Dorothy L. Espelage, PhD, is a Professor of Child Development in the Department of Educational Psychology at the University of Illinois, Urbana-Champaign.  She is a University Scholar and has fellow status in Division 17 (Counseling Psychology) of the American Psychological Association.  She earned her Ph.D. in Counseling Psychology from Indiana University in 1997. She has conducted research on bullying, homophobic teasing, sexual harassment, and dating violence for the last 18 years. As a result, she presents regularly at regional, national, and international conferences and is author on over 90 professional publications.  She is co-editor of four published books including Bullying in North American Schools: A Social-Ecological Perspective on Prevention and Intervention and International Handbook of Bullying published by Routledge. She is Associate Editor of the Journal of Counseling Psychology. She has presented thousands of workshops and in-service training seminars for teachers, administrators, counselors, and social workers across the U.S.  Her research focuses on translating empirical findings into prevention and intervention programming.  She is currently funded by the CDC for a randomized clinical trial of a bullying prevention program in 36 middle schools. She authored a 2011 White House Brief on bullying among LGBTQ youth and attended the White House Conference in 2011. She is also funded by National Science Foundation to develop better methods to assess bullying among adolescents and CDC and NIJ are funding a longitudinal study of predictors of bullying and dating violence among adolescents.
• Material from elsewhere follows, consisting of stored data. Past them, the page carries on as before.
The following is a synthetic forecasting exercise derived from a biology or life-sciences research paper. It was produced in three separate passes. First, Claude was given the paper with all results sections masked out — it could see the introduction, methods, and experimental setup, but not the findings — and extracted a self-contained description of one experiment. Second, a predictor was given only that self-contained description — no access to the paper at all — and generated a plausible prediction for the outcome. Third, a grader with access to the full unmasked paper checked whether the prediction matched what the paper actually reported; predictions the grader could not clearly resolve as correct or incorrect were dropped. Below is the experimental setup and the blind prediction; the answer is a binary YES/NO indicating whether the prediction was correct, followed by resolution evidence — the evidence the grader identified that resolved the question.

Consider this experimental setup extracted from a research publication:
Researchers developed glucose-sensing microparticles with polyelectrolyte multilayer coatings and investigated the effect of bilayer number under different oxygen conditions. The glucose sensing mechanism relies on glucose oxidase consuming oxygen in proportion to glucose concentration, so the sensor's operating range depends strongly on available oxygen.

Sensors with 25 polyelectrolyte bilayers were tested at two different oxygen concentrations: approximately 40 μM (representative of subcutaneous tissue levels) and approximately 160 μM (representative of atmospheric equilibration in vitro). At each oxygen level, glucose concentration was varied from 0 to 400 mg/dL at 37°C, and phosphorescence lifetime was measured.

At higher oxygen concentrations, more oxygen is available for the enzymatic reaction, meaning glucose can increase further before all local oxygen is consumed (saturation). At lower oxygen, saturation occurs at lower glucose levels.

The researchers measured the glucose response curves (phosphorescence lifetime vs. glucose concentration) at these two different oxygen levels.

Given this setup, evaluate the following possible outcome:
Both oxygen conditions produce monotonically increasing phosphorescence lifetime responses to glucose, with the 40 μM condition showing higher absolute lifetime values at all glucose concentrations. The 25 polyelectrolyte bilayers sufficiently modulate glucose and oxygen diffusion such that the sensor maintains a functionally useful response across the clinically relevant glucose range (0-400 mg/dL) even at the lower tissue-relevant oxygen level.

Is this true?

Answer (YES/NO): NO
Dr. Espelage has appeared on many television news and talk shows, including The Today Show; CNN; CBS Evening News; The Oprah Winfrey Show, Anderson, Anderson 360 and has been quoted in the national print press, including Time Magazine, USA Today, People, Boston Globe, and the Wall Street Journal. Her dedicated team of undergraduate and graduate students are committed to the dissemination of the research through various mechanisms.